New York City and the state are launching a study to “reimagine” the Cross-Bronx Expressway, which has long been decried by critics as an exemplar of environmental racism, with public discussion scheduled to begin as soon as February.

Constructed mostly in the 1950s and ‘60s as a brainchild of controversial city planner Robert Moses, the highway displaced some 40,000 residents. Since then, diesel truck traffic on the often-clogged roadway has been linked to higher air pollution nearby and some of the highest asthma rates in the country.

We are going to push back on what Robert Moses did. He got his way then, but he's not getting his way now.
Mayor Eric Adams

Funded by a $2 million grant from the federal Department of Transportation, the “Reimagining the Cross-Bronx Expressway” study aims to address the negative effects of the highway on nearby residents, some 220,000 residents in predominantly in Black and Latino neighborhoods.

“We are going to push back on what Robert Moses did,” Mayor Eric Adams said in a recent press conference announcing the study. “He got his way then, but he's not getting his way now.”

The first round of community meetings with residents and community groups are set to begin in February.

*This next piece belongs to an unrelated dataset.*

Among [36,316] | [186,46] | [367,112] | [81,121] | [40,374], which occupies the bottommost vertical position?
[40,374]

By 2024, the city and state will present a multiyear plan with proposals to improve neighborhood conditions around the highway.

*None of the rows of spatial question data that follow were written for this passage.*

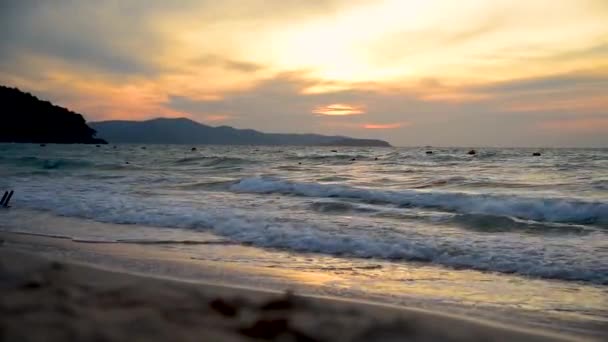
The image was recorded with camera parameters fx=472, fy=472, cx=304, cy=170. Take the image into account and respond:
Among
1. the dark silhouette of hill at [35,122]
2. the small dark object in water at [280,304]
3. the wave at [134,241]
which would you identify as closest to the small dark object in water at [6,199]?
the wave at [134,241]

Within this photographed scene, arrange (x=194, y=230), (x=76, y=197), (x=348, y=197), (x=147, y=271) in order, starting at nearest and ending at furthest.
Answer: (x=147, y=271) < (x=194, y=230) < (x=76, y=197) < (x=348, y=197)

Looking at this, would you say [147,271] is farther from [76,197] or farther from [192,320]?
[76,197]

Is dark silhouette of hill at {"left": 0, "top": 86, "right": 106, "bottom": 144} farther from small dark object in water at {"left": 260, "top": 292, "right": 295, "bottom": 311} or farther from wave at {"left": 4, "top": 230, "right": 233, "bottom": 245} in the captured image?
small dark object in water at {"left": 260, "top": 292, "right": 295, "bottom": 311}

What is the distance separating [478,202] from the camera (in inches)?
508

The two-year study will identify strategies to “cap” parts of the Cross-Bronx Expressway with a deck, to prevent air pollution from seeping into nearby communities. Land above the deck could include public space, pedestrian and bike routes and paths to reconnect neighborhoods north and south of the existing roadway.

The study will also identify ways to reduce vehicle emissions and unequal health outcomes in nearby communities, improve safety on local streets near the highway and “more sustainably manage” freight and other vehicle traffic, according to a city statement announcing the study.

Lifelong Bronxite Nilka Martell, founder and director of the civic group Loving the Bronx, said the study is the culmination of her and other community members’ activism since 2016.

“We did this for free. We advocated for this for so many years,” she said, adding that she’s been in contact with staff at the Department of City Planning about the study. “To actually be here and be at the table, it’s incredible.”

Part of the federal infrastructure bill signed into law last year was promised to help fund the study. Now, the money has been officially secured through a Rebuilding American Infrastructure with Sustainability and Equity grant.

The study will be led by the city Department of Transportation and Department of City Planning, in partnership with the state Department of Transportation and the city Department of Health and Mental Hygiene.

The highway also has among the highest crash and fatality rates among U.S. interstates, with an average of 159 yearly injuries on streets adjacent to the highway between 2014 and 2018, according to a statement from City Hall.